In healthcare, more so than in the manufacturing birthplace of SPC, we will seldom be in a position to justify stringent assumptions, such as those of the binomial model, satisfactorily. The simplest control chart, the XmR chart also has the distinct advantage of having the least stringent assumptions attached to it. In fact the only assumption required is that a rational sampling and sub-grouping regime is used [11]. In this sense rational means taking into account the context for the data, sources of variation, and the questions to be addressed by the charts. Thus in the complex real world of healthcare, the robustness of the XmR chart to distribution of the data is invaluable. Furthermore, even if the assumptions of a specific model do hold, in most cases the XmR chart will yield identical results to the more restrictive chart [4]. With this in mind, for the rest of this article we will focus on the XmR chart.

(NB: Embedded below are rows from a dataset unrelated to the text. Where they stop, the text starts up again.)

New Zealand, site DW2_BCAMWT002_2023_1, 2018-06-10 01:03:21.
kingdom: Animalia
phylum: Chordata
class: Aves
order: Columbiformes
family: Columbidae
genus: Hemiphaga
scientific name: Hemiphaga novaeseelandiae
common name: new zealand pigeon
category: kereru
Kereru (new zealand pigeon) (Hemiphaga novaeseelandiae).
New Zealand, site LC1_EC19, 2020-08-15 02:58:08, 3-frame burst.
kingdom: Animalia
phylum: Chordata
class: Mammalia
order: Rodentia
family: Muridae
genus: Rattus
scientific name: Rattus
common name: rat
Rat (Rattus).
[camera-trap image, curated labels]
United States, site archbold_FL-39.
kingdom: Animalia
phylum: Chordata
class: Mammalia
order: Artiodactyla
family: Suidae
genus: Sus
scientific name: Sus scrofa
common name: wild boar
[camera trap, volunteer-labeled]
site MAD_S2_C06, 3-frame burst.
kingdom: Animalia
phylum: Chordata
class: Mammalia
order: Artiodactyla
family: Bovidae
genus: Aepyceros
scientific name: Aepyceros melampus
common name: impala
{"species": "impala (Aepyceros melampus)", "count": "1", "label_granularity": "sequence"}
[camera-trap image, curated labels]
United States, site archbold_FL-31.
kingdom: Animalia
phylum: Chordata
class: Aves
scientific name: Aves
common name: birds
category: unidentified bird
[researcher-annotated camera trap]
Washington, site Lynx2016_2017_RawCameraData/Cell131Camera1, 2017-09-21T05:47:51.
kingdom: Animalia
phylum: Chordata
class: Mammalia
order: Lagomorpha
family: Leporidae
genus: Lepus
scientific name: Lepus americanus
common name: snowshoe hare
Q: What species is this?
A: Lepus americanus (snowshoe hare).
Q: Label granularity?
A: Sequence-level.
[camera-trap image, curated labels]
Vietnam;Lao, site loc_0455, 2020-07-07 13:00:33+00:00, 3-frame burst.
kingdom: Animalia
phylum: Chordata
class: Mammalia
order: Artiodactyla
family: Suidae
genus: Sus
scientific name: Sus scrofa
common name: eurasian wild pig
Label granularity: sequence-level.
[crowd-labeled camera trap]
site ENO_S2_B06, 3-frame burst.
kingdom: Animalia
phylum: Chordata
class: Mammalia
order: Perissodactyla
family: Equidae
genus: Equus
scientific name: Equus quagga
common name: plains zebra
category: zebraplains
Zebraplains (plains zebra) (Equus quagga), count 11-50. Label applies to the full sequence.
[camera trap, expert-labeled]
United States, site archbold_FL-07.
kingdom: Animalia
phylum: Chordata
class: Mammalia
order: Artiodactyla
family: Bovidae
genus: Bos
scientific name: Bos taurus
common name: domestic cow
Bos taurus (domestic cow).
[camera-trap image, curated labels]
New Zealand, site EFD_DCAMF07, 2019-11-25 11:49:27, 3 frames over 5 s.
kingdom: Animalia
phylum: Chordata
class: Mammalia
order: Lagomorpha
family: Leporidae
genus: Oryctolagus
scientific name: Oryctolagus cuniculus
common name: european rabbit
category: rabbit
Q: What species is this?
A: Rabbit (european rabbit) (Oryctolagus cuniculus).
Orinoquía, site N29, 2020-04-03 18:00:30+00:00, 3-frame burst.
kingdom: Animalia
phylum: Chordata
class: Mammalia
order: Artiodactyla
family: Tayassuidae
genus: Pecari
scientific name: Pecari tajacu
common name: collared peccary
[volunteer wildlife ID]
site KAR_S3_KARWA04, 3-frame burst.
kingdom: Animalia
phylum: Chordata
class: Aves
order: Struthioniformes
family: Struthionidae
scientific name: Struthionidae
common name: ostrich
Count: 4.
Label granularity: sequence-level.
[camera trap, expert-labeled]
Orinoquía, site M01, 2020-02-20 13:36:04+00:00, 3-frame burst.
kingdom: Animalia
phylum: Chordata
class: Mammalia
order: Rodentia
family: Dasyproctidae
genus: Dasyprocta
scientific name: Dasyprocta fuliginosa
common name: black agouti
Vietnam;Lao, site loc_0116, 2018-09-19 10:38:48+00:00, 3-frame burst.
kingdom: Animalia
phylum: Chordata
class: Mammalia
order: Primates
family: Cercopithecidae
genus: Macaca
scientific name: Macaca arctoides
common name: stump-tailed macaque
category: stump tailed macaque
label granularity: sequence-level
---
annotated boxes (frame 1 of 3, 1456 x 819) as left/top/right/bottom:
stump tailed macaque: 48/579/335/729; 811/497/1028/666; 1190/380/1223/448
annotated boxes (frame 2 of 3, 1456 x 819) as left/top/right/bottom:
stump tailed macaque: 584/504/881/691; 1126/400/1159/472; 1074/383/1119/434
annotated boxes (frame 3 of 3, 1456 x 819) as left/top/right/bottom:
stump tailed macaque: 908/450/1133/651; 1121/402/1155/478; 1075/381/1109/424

For the XmR analysis of data with a natural ordering, it is important that global measures of dispersion, such as the overall standard deviation, are not used to in the calculation of control limits [12]. This is because such a global measure only makes sense in the context of an assumption that the data is homogeneous; whilst the primary question that the control chart is designed to answer is precisely this: is the data homogeneous, or are there signals within of heterogeneity – “special causes”. Instead the correct method for calculating the control limits for an XmR chart is via the average moving range [2, 7, 11]. This subtle distinction is of fundamental importance in the correct application of the methodology of SPC.

Whilst the XmR chart was originally formulated with time-series data in mind, its use has been advocated for data in which there is logical comparability but no inherent ordering of the data, provided the order in which the data is placed is not determined by the data themselves [4]. In this article we will explore quantitatively the consequences of the lack of natural ordering for the average moving range, both theoretically and via an example using real world data. We then discuss alternative approaches to the detection of special causes for data without a natural order.